Déjà récompensé outre-Atlantique par pas moins de trois prix (le Prix du CALQ, le Prix des Horizons imaginaires et le Prix Ville de Québec), ce premier court roman a fait une entrée remarquée en France chez L’Atalante dans la collection « La Dentelle du Cygne », au sein de laquelle il détonne déjà : sous ses airs de fix-up, Faunes s’offre en « constellation » de moments dont le récit, très court, passe tel un coup de vent glacé dans la nuit. Le texte est brumeux, l’atmosphère sombre, l’intrigue inquiétante. L’éditeur, comme pour couronner cette singularité, a façonné un ouvrage d’une qualité appréciable, et pris soin de mettre sa maquette au service de l’œuvre. L’illustration de couverture, signée Martin Wittfooth et tirée de l’édition d’origine, installe idéalement le décor de cette aventure.
D’une page d’un noir profond à l’autre, l’autrice dépeint un monde étrange qui ne fera que s’esquisser aux yeux du lecteur avant de lui échapper aussitôt. Laura, une biologiste travaillant à la frontière de plus en plus poreuse entre l’humain et l’animal, dans un monde où la nature telle que nous la connaissons semble se dérober à l’emprise de l’humanité, demeure l’unique repère fiable de cette lecture. Car c’est bien elle que l’on voit se détacher peu à peu de ses pairs pour glisser vers une condition autre, tel le témoin d’une humanité nouvelle. Laura nous est contée au travers de ses expériences et de ses choix, ou dans le regard de ceux dont elle croise le chemin. Le lecteur ne fait ainsi que deviner son parcours, et à travers lui l’évolution d’une espèce humaine qui semble avoir perdu de sa superbe.

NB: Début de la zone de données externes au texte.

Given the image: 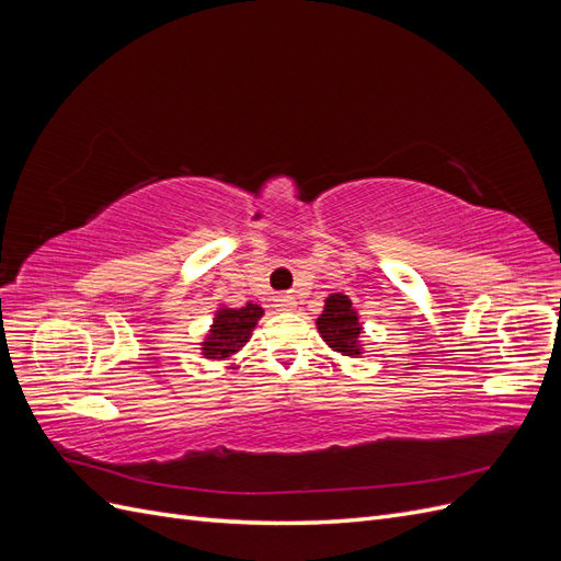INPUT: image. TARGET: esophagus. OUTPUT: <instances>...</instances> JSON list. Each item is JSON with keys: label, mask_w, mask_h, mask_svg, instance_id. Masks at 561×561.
<instances>
[{"label": "esophagus", "mask_w": 561, "mask_h": 561, "mask_svg": "<svg viewBox=\"0 0 561 561\" xmlns=\"http://www.w3.org/2000/svg\"><path fill=\"white\" fill-rule=\"evenodd\" d=\"M295 307H297L295 297H290V295H280V297H276V309H278V311H293Z\"/></svg>", "instance_id": "1"}]
</instances>
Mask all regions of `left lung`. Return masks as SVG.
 Listing matches in <instances>:
<instances>
[{
    "label": "left lung",
    "mask_w": 561,
    "mask_h": 561,
    "mask_svg": "<svg viewBox=\"0 0 561 561\" xmlns=\"http://www.w3.org/2000/svg\"><path fill=\"white\" fill-rule=\"evenodd\" d=\"M316 328L332 351L360 358L363 355V322L353 301L344 293H334L325 299V307L316 320Z\"/></svg>",
    "instance_id": "left-lung-1"
}]
</instances>
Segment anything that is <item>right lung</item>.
I'll use <instances>...</instances> for the list:
<instances>
[{
  "mask_svg": "<svg viewBox=\"0 0 561 561\" xmlns=\"http://www.w3.org/2000/svg\"><path fill=\"white\" fill-rule=\"evenodd\" d=\"M264 316V309L257 304L248 301L241 309L219 307L215 311L213 325L201 342V355L208 360H227L239 353L252 336V330L257 328V320Z\"/></svg>",
  "mask_w": 561,
  "mask_h": 561,
  "instance_id": "right-lung-1",
  "label": "right lung"
}]
</instances>
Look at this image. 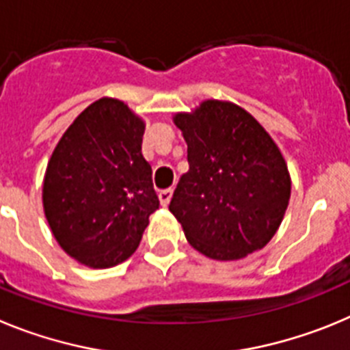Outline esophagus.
Wrapping results in <instances>:
<instances>
[{"mask_svg":"<svg viewBox=\"0 0 350 350\" xmlns=\"http://www.w3.org/2000/svg\"><path fill=\"white\" fill-rule=\"evenodd\" d=\"M159 198H160V204H162L163 207H167L169 202H171V198H172V188H167V190H160Z\"/></svg>","mask_w":350,"mask_h":350,"instance_id":"1","label":"esophagus"}]
</instances>
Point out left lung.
<instances>
[{
    "label": "left lung",
    "mask_w": 350,
    "mask_h": 350,
    "mask_svg": "<svg viewBox=\"0 0 350 350\" xmlns=\"http://www.w3.org/2000/svg\"><path fill=\"white\" fill-rule=\"evenodd\" d=\"M188 169L169 211L191 247L213 260H241L269 244L291 195L288 165L254 116L228 100L176 113Z\"/></svg>",
    "instance_id": "left-lung-1"
}]
</instances>
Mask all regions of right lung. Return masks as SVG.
<instances>
[{
  "mask_svg": "<svg viewBox=\"0 0 350 350\" xmlns=\"http://www.w3.org/2000/svg\"><path fill=\"white\" fill-rule=\"evenodd\" d=\"M143 134L144 122L125 103L103 97L77 116L50 157L46 221L81 265L109 269L127 260L159 209Z\"/></svg>",
  "mask_w": 350,
  "mask_h": 350,
  "instance_id": "1",
  "label": "right lung"
}]
</instances>
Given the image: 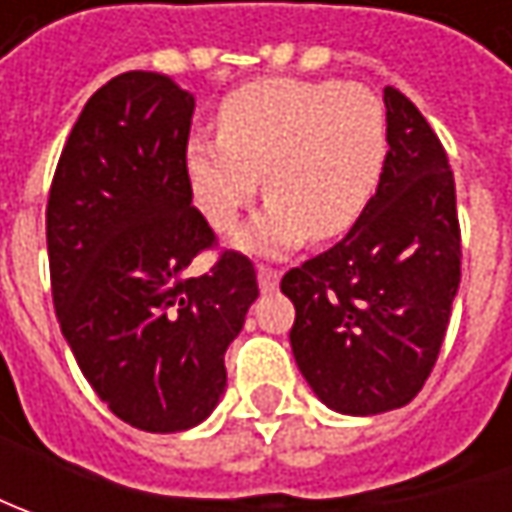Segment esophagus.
I'll return each mask as SVG.
<instances>
[{
    "label": "esophagus",
    "mask_w": 512,
    "mask_h": 512,
    "mask_svg": "<svg viewBox=\"0 0 512 512\" xmlns=\"http://www.w3.org/2000/svg\"><path fill=\"white\" fill-rule=\"evenodd\" d=\"M279 287V270H273V267H259V290L262 293H270V290H276Z\"/></svg>",
    "instance_id": "34e87169"
}]
</instances>
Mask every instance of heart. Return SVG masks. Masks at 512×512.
<instances>
[{
	"instance_id": "b5f03b06",
	"label": "heart",
	"mask_w": 512,
	"mask_h": 512,
	"mask_svg": "<svg viewBox=\"0 0 512 512\" xmlns=\"http://www.w3.org/2000/svg\"><path fill=\"white\" fill-rule=\"evenodd\" d=\"M216 125V142L187 145V182L207 222L230 230L265 176L270 205L236 236L247 253L279 256L307 236L342 239L382 185L387 116L362 85L259 79L227 96Z\"/></svg>"
}]
</instances>
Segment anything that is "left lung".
Returning a JSON list of instances; mask_svg holds the SVG:
<instances>
[{"mask_svg": "<svg viewBox=\"0 0 512 512\" xmlns=\"http://www.w3.org/2000/svg\"><path fill=\"white\" fill-rule=\"evenodd\" d=\"M387 165L359 225L287 270L290 347L313 393L347 416L410 402L439 359L462 279L456 182L439 136L384 88Z\"/></svg>", "mask_w": 512, "mask_h": 512, "instance_id": "8db88e82", "label": "left lung"}]
</instances>
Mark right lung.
Returning <instances> with one entry per match:
<instances>
[{
    "instance_id": "add662e5",
    "label": "right lung",
    "mask_w": 512,
    "mask_h": 512,
    "mask_svg": "<svg viewBox=\"0 0 512 512\" xmlns=\"http://www.w3.org/2000/svg\"><path fill=\"white\" fill-rule=\"evenodd\" d=\"M193 93L128 70L96 90L62 148L48 196L53 307L79 370L110 413L148 433L205 422L227 387L225 350L259 285L193 207L185 153Z\"/></svg>"
}]
</instances>
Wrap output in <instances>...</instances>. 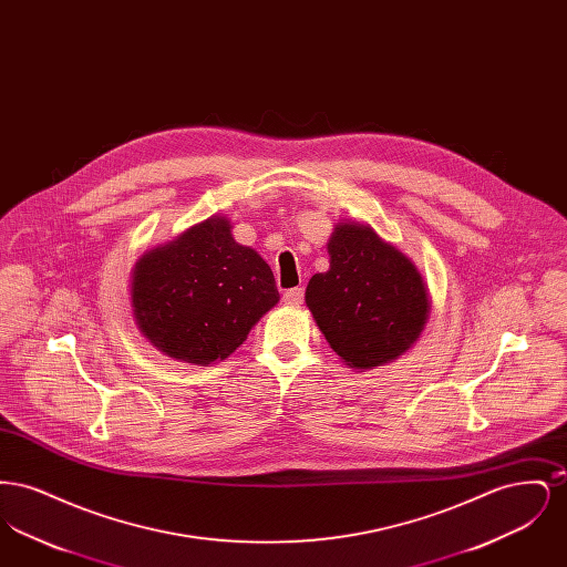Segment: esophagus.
<instances>
[{"label": "esophagus", "instance_id": "obj_1", "mask_svg": "<svg viewBox=\"0 0 567 567\" xmlns=\"http://www.w3.org/2000/svg\"><path fill=\"white\" fill-rule=\"evenodd\" d=\"M282 299L287 301V303H293V306H299L301 301H303V289L301 287H296V289H289V291H285V296Z\"/></svg>", "mask_w": 567, "mask_h": 567}]
</instances>
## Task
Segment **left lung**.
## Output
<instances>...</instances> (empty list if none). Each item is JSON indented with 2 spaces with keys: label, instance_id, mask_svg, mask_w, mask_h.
Returning <instances> with one entry per match:
<instances>
[{
  "label": "left lung",
  "instance_id": "1",
  "mask_svg": "<svg viewBox=\"0 0 567 567\" xmlns=\"http://www.w3.org/2000/svg\"><path fill=\"white\" fill-rule=\"evenodd\" d=\"M327 252L329 270L310 278L306 306L344 365L372 370L412 349L432 312L414 261L359 220L336 223Z\"/></svg>",
  "mask_w": 567,
  "mask_h": 567
}]
</instances>
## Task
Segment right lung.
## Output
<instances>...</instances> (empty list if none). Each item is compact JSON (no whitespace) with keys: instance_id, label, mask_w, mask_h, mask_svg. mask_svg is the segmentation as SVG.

Christiane Vadnais, dont le style très organique ne fait que renforcer l’impression de cheminer à l’aveugle au bord d’une pente abrupte, réussit ici son pari. Située elle-même en frontière, cette œuvre impressionniste apparaît, faute de pouvoir s’inscrire franchement dans un genre précis, véritablement inclassable. Aucune importance, en fin de compte : peut-être le but était-il justement de laisser derrière elle un sentiment indéfini, de passer comme une ombre dont on n’a pas pu clairement identifier les contours. Œuvre performative, donc, qui échappe à son lecteur tout comme le franchissement de la frontière échappe à Laura. Une ouverture rafraichissante, en somme, et une occasion en or de s’échapper des sentiers parfois trop bien balisés de l’Imaginaire grâce cette voix nouvelle assurément talentueuse.